Ezra, the slight, quiet, greyscale-dressed creator of Memory, explained that as a level designer for larger companies he had grown frustrated at the simplicity and linearity of the hallways he made during the day, and had retreated into a nightly world of anarchic, crackling fuzz with no objectives and no glowing breadcrumbs to follow. The bulk of the game is simply learning how to see, in a way—figuring out how objects tessellate together, how walls work, where you’re at in a sea of confusion. There are times where I felt like I needed to stop and let a sort of storm pass. He frames this experience with the idea that this is a sort of found-footage video game, that the areas you’re exploring are maps from a cyberpunk version of the Mars Curiosity Rover. Starting the game puts you in a Windows 3.1-like desktop, RELICS, with a trail of files and an executable that then takes you into the swirling madness.
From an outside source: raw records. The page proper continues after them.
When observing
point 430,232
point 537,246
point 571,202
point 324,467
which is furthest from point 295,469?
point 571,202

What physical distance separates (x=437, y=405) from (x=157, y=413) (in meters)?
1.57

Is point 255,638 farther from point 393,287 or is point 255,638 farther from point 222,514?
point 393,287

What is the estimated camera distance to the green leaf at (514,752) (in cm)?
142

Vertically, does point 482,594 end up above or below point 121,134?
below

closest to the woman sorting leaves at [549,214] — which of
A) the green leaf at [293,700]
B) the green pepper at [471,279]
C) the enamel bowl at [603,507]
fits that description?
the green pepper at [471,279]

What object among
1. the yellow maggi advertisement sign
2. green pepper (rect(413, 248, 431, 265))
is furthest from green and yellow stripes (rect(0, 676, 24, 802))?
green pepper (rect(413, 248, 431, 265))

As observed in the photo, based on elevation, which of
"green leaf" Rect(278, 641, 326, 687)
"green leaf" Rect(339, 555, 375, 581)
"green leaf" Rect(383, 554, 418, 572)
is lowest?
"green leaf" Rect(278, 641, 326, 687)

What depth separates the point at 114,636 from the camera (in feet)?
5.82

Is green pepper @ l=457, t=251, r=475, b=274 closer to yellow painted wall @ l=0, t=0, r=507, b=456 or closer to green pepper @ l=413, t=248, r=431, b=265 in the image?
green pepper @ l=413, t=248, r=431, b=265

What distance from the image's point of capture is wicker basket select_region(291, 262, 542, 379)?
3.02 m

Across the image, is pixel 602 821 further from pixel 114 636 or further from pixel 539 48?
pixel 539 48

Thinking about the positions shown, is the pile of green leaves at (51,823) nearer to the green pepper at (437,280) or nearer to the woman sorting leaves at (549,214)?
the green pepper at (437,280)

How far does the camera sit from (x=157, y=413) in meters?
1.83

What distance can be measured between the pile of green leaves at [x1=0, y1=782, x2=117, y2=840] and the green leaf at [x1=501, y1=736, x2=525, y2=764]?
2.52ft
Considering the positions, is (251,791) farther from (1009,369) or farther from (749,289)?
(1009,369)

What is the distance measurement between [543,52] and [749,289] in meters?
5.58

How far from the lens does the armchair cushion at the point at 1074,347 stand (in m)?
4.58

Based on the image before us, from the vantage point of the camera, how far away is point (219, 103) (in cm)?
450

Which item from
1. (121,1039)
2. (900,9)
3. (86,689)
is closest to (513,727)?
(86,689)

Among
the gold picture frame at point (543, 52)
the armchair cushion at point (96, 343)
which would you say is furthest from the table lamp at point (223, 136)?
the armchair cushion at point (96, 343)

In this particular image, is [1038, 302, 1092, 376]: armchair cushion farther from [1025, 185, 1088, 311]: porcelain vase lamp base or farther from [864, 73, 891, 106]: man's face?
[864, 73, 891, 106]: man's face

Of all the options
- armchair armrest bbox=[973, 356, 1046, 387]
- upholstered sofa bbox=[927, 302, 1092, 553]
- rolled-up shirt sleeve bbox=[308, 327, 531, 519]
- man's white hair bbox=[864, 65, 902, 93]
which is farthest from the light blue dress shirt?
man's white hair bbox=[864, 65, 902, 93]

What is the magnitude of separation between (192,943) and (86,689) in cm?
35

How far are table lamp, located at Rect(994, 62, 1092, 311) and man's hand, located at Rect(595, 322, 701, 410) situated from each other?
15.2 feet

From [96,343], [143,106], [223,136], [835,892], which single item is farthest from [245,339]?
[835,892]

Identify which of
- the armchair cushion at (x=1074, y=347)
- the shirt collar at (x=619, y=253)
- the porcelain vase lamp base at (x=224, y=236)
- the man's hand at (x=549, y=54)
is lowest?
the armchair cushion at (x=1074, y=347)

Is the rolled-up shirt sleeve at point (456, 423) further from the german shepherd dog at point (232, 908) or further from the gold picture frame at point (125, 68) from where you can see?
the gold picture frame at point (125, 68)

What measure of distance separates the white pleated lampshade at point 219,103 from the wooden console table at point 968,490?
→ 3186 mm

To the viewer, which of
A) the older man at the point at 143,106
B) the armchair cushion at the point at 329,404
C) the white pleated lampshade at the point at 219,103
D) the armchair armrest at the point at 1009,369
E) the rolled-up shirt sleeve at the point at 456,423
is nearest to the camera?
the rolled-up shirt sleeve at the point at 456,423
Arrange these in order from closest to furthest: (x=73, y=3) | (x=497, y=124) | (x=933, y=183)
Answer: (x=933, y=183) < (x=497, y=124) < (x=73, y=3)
RELICS functions like the tape in The Ring—Ezra describes it as a cursed artifact, a sort of urban legend emulation passed around on a fictional internet. Ezra had a slew of unusual inspirations for the brusque visual language Broken Dimension: noise music, sumi-e, black-and-white horror movies. And there’s a tangible horror vibe, not just in the etchings you’re caught in on-screen, but in its grinding music, distorted voices, and the tricks the visuals start to play on your eye.
The more you focus in on Memory to find walls and floors the more you’ll start to see things that may or may not be there. In the demos Ezra has run, he’s had players see faces, ghosts, floating eyes, and things in their peripheral vision that genuinely frightened them, and I admit that later in the evening even hours after I’d walked away from the game, what I’d played stuck with me. It was also frequently beautiful, like a chiaroscuro painting brought to weird, datastream life.
Though it’s still in a sort of alpha phase, Memory of a Broken Dimension can be found in a playable demo on itch.io, and on Steam Greenlight. Its creator has stated there’s still some fundamental add-ons he’s working on that could change some natures of the game: an inventory system and save/load features especially.
Memory is an arresting game that seems almost adversarial. It attracted a lot of curious onlookers purely from seeing its flowing compression artifacts and rivers of pixelation from across a busy exhibit room, challenging people to see walls where there weren’t, and to see digital ghosts in its glitched-out aesthetic. It seems to want to take an idea (the corridors of a Doom-like first-person game) and stretch it to its furthest possible point before it tears and rips apart, like the way guitar sounds are thrashed into something else through a noise pedal. The game frequently feels like the place where one noise starts, and where something else entirely is created out of it. In noise music there is a learning curve where you have to stop waiting for a chorus or a verse or a melody and train your ear into not seeking out what isn’t there, and much of Memory is based in seeing the same way.